Gather A List of Assets Decedent Owned At The Time Of Death
As the successor trustee of a California trust, it is your duty to administer the trust assets. You will also need to a list of assets the decedent owned at the time of death that were not held in the trust. If assets were held not titled in the trust but should have been in the trust, you will need to determine what to do with those assets. You will also need to value the assets as of the date of death. The value of the assets will be needed for the inventory and accounting the beneficiaries will receive from you as well as for tax purposes.
The trustee is responsible for reviewing the decedent’s bills and determine who the creditors are. The trustee is also responsible for paying the creditors using trust’s assets.
Paying Fiduciary Fees
As the trustee, you are entitled to charge the trust for reasonable compensation of your services. In Santa Clara County and San Mateo County, the amount of compensation a nonprofessional trustee can charge the trust is betweeen $25 to $35 per hour. To be compensated, you will need to keep track of your time. This should include the date the task took place, how long the task took you to accomplish, time you started the task and a description of the task. The trustee fees are an administrative cost to the trust. As the trustee you should also keep track of any out of pocket expenses as well as the your mileage.
Filing Tax Returns
As the trustee, you have an obligation to file an estate tax return if there is a taxable estate. For the 2019 tax year, if the estate is over $11.4 million, an estate tax return (IRS Form 706) will need to be filed. The trustee will also need to file a final personal tax return (IRS Form 1040) for the decedent from January 1st through the date of death. Trust income tax returns (IRS Form 1041) will need to be prepared for every year the trust is in existence until it the administration is dissolved.

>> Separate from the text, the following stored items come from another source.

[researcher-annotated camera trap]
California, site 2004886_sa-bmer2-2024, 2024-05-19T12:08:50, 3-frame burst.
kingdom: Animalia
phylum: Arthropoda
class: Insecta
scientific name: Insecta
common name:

When the decedent passed away, all of the assets were under the decedent’s social security number. After the decedent passed away, the decedent’s social security number can no longer be used to report and dividends. The trust’s employer identification number should be used to report income and dividends after the date of death. Additionally, the assets need to be retitled to reflect the successor trustee’s name. If there are assets under the decedent’s individual name, there will need to be either a probate opened or a petition filed with the court to request the court confirm the assets are to be held in the name of the trust.
Keep the Beneficiaries Informed
As the successor trustee, you will need to send out a statutory notice to the beneficiaries of the trust and heirs at law that is compliant with California Probate Code Section 16061.7. The trustee has a duty to keep the beneficiaries informed regarding the trust administration process and the assets of the trust.
Managing the Trust Assets and Accounting
The successor trustee has a duty to invest as a “prudent investor” and diversify the assets. The trustee is responsible for gathering, inventorying, managing and protecting the assets of the trust. At least annually the trustee must provide an accounting to the beneficiaries of the trust and when the assets are distributed to the beneficiaries. The beneficiaries are allowed to review all of the statements and receipts. If the beneficiaries believe the trustee has acted improperly or they are disputing the accounting, the beneficiaries can file a petition with the probate court requesting the trustee be held responsible for any improper actions or excessive expenses.
Distributing the Assets of the Trust
The successor trustee is responsible for making the distributions to the beneficiaries pursuant to the terms of the trust. The trust administration process length can vary. If the trust distributes income or principle to a minor, the administration can take years to complete. That does not mean all of the beneficiaries must wait until the minor turns 18 (or whatever the age specified in the trust) to receive their distribution.